===== Source passage =====

Minimizing the Energy of Two Conductors Very Far Apart

[zenterix]

Homework Statement

Consider two metal shells of radius $R_1$ and $R_2$. Assume they are very far apart so that the potential near one shell depends only on the charge on that shell. Assume that because of this large distance, any charge on a shell distributes itself uniformly.

a) Assume we place $Q-q$ on shell 1 and $q$ on shell 2. What is the total potential energy of the two shells with this arrangement of charges?

b) What is the value of $q$ that minimizes total energy?

c) Given the distribution of charge which minimizes the total energy, what is the potential difference between the shells?

Relevant Equations

The electric field of a spherical shell with radius $r$ and charge $Q$ at a point on the outside of the shell is $\frac{Q}{4\pi\epsilon_0 r^2}\hat{r}$.

===== Recorded data =====

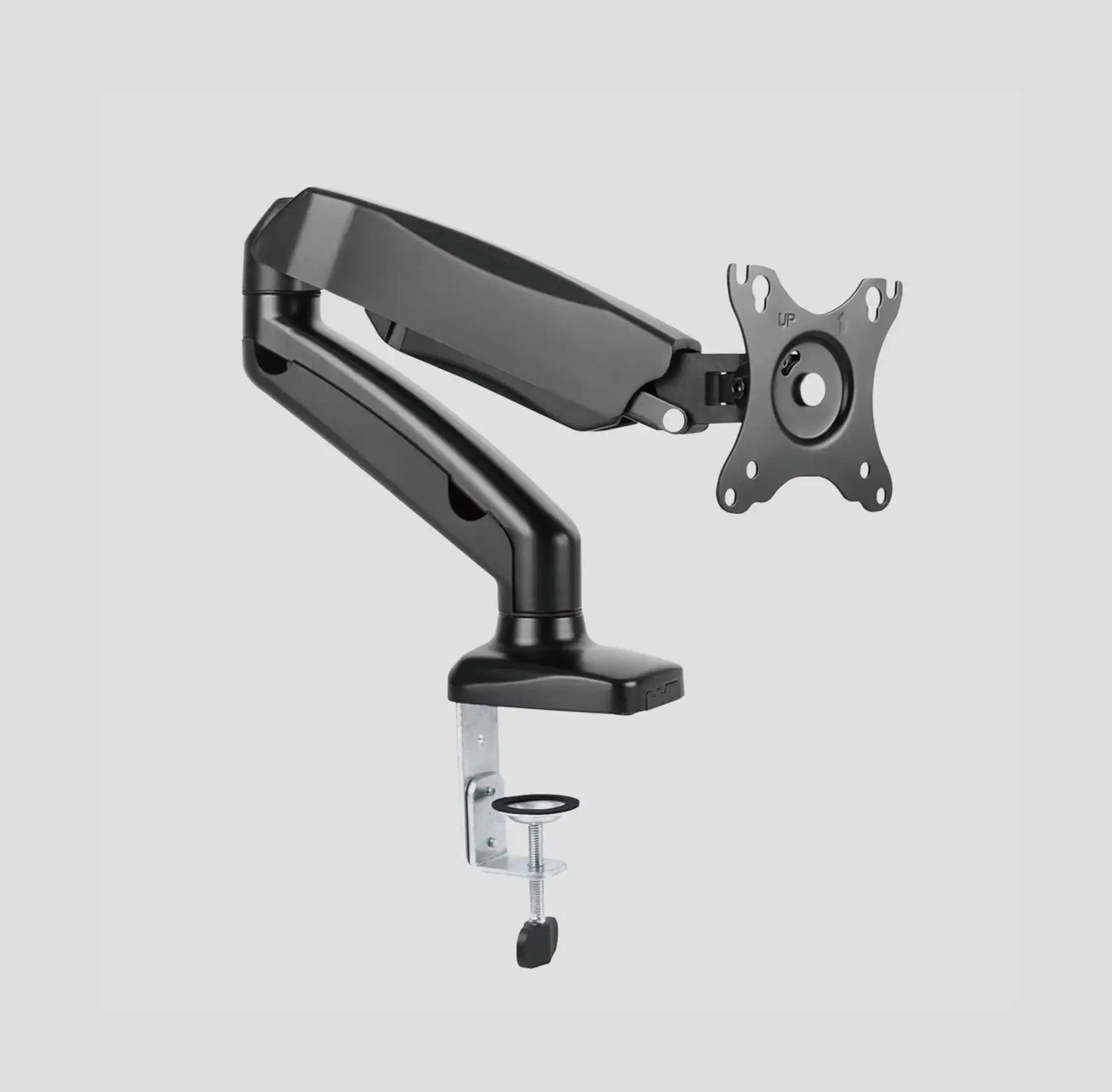 Suporte de Monitor Articulado FULL MOTION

=====

What the exercise asks:
In the homework problem about two conductors far apart, explain in one to three sentences why the charge on each shell can be treated as spread uniformly and why the potential near a shell depends on that shell's charge alone.

Task answer:
The shells are very far apart. Because of that large distance, the potential near one shell depends only on the charge on that shell, and any charge placed on a shell distributes itself uniformly.